**TO DO:**
Would you please retype the records that follow, word for word?

**DATA:**
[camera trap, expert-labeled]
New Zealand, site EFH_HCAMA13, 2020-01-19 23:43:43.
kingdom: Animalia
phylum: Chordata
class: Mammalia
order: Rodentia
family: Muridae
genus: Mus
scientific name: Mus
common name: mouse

**REPLY TO THE EXERCISE:**
[camera trap, expert-labeled]
New Zealand, site EFH_HCAMA13, 2020-01-19 23:43:43.
kingdom: Animalia
phylum: Chordata
class: Mammalia
order: Rodentia
family: Muridae
genus: Mus
scientific name: Mus
common name: mouse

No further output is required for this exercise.